_Prompt_
In how many lines of the records does the word "time" appear, with case counting? Reply with only the number.

_Extracted material_
---------------
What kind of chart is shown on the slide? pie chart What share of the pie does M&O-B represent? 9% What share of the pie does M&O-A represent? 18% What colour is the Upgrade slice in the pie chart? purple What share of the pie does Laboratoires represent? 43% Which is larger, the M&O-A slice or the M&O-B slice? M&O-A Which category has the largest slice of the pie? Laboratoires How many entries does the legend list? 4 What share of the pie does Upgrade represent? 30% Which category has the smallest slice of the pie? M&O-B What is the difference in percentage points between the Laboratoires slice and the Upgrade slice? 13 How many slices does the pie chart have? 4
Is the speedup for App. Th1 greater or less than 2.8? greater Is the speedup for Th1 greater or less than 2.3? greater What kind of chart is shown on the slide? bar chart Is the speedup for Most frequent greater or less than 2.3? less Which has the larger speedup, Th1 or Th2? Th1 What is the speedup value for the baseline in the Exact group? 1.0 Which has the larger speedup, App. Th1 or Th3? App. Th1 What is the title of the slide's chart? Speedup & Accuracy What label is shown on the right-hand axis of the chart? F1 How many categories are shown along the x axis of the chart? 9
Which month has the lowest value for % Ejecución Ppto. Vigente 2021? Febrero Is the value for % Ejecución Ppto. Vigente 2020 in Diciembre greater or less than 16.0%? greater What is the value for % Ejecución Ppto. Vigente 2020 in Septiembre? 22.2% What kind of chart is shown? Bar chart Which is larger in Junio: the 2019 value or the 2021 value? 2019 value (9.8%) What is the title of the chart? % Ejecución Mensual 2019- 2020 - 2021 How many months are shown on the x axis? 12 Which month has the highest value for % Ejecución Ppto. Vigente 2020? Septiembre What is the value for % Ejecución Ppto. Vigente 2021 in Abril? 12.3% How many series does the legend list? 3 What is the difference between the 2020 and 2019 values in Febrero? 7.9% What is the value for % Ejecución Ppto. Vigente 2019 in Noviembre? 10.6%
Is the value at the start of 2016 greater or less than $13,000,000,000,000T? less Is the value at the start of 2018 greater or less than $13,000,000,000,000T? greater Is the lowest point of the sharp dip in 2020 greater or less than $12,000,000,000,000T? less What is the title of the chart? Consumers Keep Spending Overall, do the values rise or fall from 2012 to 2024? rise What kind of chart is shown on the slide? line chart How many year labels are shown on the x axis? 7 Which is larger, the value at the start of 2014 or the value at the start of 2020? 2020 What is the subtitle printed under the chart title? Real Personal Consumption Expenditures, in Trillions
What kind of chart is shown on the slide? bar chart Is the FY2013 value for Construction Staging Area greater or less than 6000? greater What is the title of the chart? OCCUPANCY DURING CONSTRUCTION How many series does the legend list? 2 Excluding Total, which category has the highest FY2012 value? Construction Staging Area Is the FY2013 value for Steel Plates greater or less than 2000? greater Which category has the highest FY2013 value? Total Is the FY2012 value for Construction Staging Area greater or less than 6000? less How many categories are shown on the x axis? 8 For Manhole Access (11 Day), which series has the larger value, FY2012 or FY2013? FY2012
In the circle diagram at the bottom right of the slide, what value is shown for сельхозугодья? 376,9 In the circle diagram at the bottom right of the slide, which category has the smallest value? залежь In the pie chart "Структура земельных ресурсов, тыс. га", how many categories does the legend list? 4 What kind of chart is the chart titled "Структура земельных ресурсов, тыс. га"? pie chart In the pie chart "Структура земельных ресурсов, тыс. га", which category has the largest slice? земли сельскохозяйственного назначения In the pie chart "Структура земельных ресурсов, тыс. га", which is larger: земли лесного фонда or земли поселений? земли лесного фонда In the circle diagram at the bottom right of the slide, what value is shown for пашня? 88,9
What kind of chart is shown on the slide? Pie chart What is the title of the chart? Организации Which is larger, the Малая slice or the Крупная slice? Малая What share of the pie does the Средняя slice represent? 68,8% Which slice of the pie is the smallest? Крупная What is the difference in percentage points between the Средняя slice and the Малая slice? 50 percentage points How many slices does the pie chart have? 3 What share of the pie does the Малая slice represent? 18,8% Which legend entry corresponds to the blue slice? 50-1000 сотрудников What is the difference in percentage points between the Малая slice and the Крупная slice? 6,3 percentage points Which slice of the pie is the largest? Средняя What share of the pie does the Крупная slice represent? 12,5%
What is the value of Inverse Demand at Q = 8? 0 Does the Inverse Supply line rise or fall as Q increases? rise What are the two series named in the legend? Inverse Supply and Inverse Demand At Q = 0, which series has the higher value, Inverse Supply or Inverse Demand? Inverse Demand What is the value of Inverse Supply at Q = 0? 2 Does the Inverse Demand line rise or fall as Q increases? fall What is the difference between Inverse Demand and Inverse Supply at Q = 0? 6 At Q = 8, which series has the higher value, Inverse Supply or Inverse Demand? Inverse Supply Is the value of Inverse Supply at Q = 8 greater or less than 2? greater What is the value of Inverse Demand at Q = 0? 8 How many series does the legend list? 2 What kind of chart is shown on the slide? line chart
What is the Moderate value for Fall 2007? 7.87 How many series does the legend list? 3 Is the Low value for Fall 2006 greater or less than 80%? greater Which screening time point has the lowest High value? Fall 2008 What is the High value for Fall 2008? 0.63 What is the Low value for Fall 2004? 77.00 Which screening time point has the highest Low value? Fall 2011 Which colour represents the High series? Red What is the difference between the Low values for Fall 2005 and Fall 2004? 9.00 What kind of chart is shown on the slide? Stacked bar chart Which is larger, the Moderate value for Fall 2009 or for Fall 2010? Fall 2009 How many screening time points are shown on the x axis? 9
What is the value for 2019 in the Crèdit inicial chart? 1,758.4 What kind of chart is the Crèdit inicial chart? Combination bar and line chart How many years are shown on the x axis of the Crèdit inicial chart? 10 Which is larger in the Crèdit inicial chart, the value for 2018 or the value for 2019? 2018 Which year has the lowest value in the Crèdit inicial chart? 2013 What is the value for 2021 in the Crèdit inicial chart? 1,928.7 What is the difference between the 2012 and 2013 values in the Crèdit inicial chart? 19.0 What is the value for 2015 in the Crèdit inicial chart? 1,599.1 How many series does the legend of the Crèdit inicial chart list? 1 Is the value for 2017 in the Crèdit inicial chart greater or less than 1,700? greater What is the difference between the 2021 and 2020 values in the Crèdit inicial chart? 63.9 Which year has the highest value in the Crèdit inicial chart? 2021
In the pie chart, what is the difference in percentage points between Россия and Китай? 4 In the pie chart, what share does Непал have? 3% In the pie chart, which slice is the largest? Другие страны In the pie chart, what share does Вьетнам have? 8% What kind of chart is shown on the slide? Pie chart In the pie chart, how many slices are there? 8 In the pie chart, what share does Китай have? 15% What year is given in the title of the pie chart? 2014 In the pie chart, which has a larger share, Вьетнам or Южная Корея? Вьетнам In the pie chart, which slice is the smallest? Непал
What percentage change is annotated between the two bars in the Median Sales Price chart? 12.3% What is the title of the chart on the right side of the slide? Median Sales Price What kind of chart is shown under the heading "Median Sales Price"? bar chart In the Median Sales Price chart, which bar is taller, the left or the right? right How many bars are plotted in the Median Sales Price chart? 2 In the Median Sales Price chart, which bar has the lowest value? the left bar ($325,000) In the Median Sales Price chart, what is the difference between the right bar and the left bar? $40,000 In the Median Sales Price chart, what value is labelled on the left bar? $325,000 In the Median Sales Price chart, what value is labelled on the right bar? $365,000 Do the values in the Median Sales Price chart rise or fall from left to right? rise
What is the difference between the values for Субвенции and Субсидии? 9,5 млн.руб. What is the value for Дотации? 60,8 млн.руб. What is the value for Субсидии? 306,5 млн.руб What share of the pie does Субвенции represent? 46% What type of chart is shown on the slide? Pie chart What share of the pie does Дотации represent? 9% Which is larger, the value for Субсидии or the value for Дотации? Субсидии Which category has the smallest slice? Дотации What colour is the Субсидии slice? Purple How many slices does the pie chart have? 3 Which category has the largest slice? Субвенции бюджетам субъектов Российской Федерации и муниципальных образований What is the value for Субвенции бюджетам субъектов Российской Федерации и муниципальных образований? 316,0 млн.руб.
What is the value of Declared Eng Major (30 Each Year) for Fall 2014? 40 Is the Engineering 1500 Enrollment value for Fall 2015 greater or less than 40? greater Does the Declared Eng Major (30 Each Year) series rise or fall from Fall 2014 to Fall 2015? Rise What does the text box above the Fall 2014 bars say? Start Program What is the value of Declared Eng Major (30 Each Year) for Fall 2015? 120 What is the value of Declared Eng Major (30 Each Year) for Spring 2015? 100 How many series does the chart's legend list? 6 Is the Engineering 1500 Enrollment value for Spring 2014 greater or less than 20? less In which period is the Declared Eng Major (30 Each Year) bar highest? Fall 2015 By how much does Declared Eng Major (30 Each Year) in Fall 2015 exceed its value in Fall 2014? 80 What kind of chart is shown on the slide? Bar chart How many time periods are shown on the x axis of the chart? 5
---------------
_Finished exercise_
2